/Bipartite-Solver

Presenting 4 different algorithms to solve bipartite graphs

Primary LanguageJavaMIT LicenseMIT

Bipartite-Solver

Presenting 4 different algorithms to solve bipartite graphs:

#####What are Bipartite Graphs? Suppose you run a taxi service and own 10 cabs scattered across the city. Your phone is ringing off the hook, and you have 10 people waiting for a taxi, all in different parts of the city. The goal is to match all of your cars to customers while minimizing the total distance travelled, and therefore cost. This is a bipartite graph. There can be an equal number of cars to people, more cars than people, or more people than cars. The solvers presented here should be sufficient to solve all 3 cases.

####Presented in this library are four different ways to solve the above problem. From Slowest to fastest, we have:

######Naive Brute Force Exhaustive Search this is where we compute every permutation of taxis to customer and choose the one that minimizes our total cost. This is fine with anything less that 8 cars or customers, but explodes (both in time and memory) once you surpass 9 or 10, and start to run out of memory almost instantly. While it does guarantee optimality, this is in no way optimized to solve it efficiently.

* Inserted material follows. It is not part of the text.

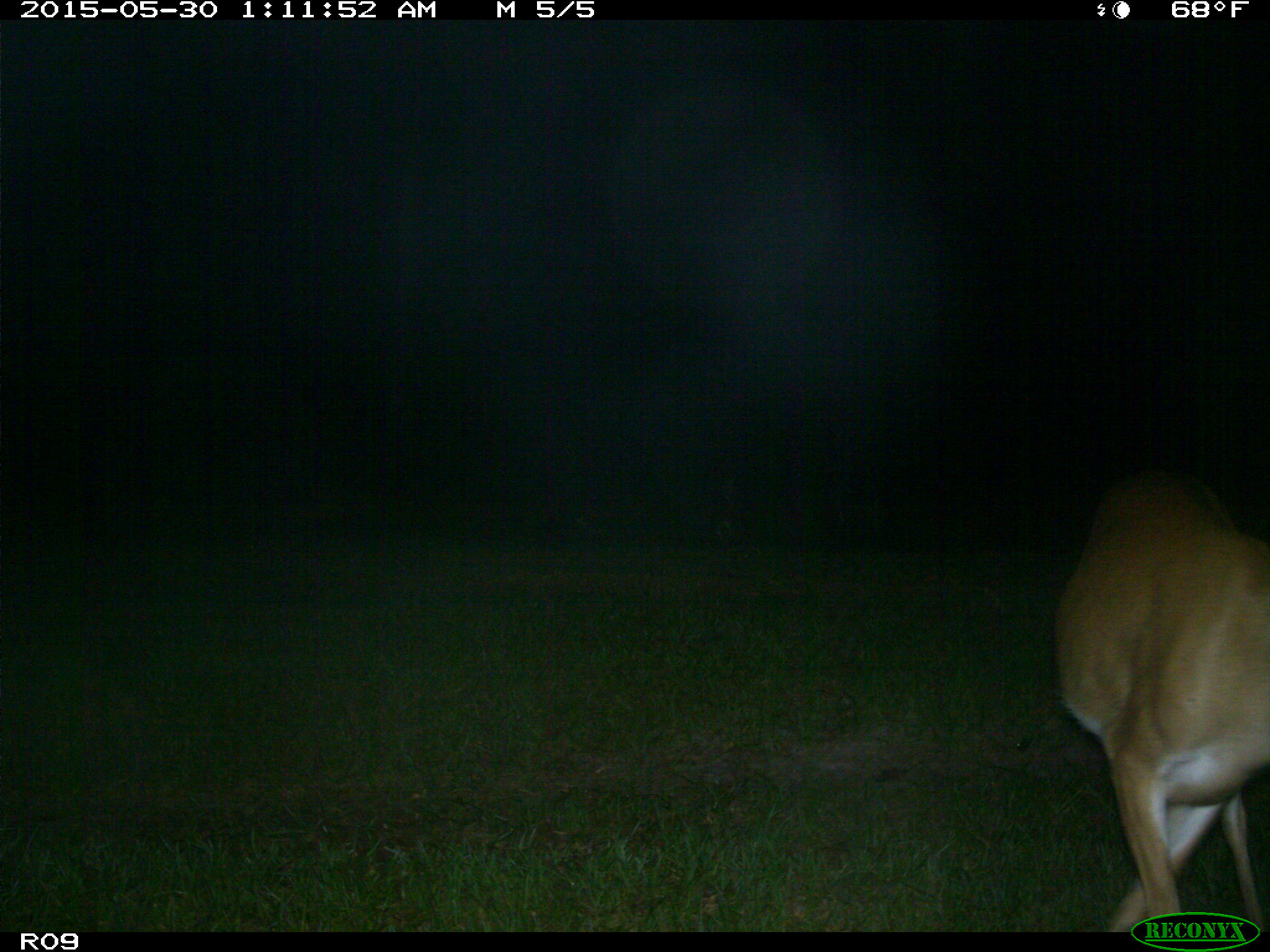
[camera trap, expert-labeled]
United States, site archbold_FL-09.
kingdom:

######Alpha-Beta Pruning Search This is a variant of exhaustive search, but performs slightly better. It starts to build a permutation tree, but only expands nodes that have a possibility of producing a more optimal result than the current state. Whereas the naive search will expand every node, regardless of value, alpha-beta pruning checks against the current cost before expanding each node. While it guarantees optimality, and is guaranteed to be atleast as fast, if not faster, than naive search, on average, we only see a 20% increase in speed. Do not use this for anything more than 12 or 13 elements. You will run out of memory.

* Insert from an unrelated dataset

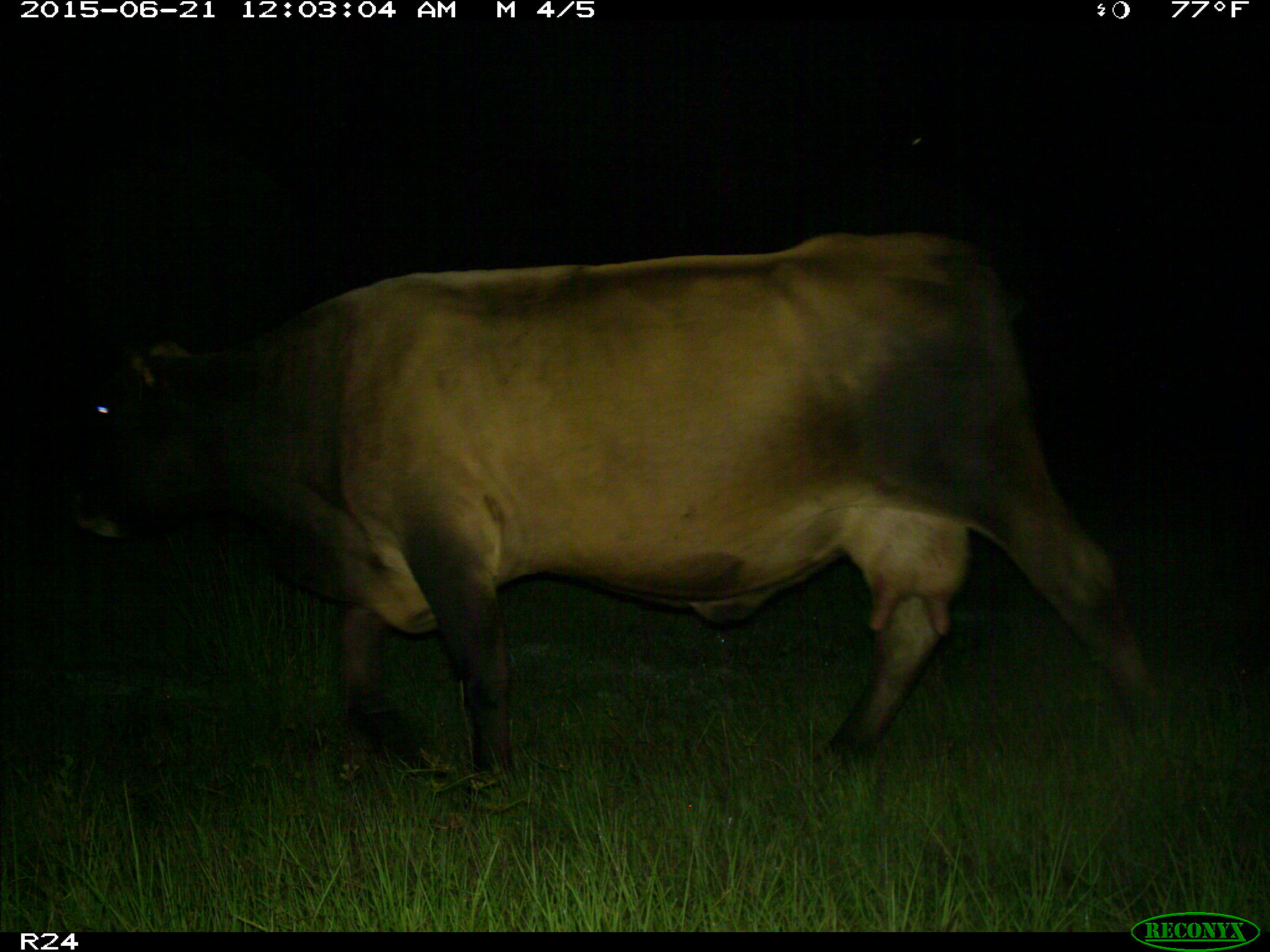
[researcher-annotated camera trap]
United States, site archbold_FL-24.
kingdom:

######Jonker-Volgenant (aka LAPJV) Here is the bread and butter. Guaranteed to provide an optimal solution, and FAST! Using linear algebra to row-reduce the cost matrix, then applying Dijkstra's algorithm to iterate through the solutions, we are able to solve a 1000x1000 problem in less than 1s! Truly incredible. If optimality is required, and speed is important (when isn't it?), this is the best solution, anywhere on the web!

######Greedy Search The fastest of all. While it does NOT guarantee optimality, it does do a fairly decent job at giving a near-optimal solution. If speed is the driving factor, you have a huge number of elements (>10000), and optimality is not required, greedy search is a viable option.

How to Run

Each algorithm can be run (and plotted) individually by running the Run*.java in each of the subdirectories. For example, if you wish to try out lapjv, try running RunLAP.java. You can edit some variables in the file if you wish to play around with the number of elements, or even the cost function.

There is also a Main.java included which runs a speed test and saves the output to a csv which can then be imported into excel and plotted. Maybe a handfull of people will find this useful.

######Even easier, the examples can be run using the executables in the bin directory. Simply click the executable you wish to run, and a window should pop up with the results. If you want to try a different number of elements than default, you can run the exe in command prompt and supply extra arguments. A single digit argument will map N elements to N elements, while two arguments will map N elements to M elements. N can be greater than, equal to, or less than M.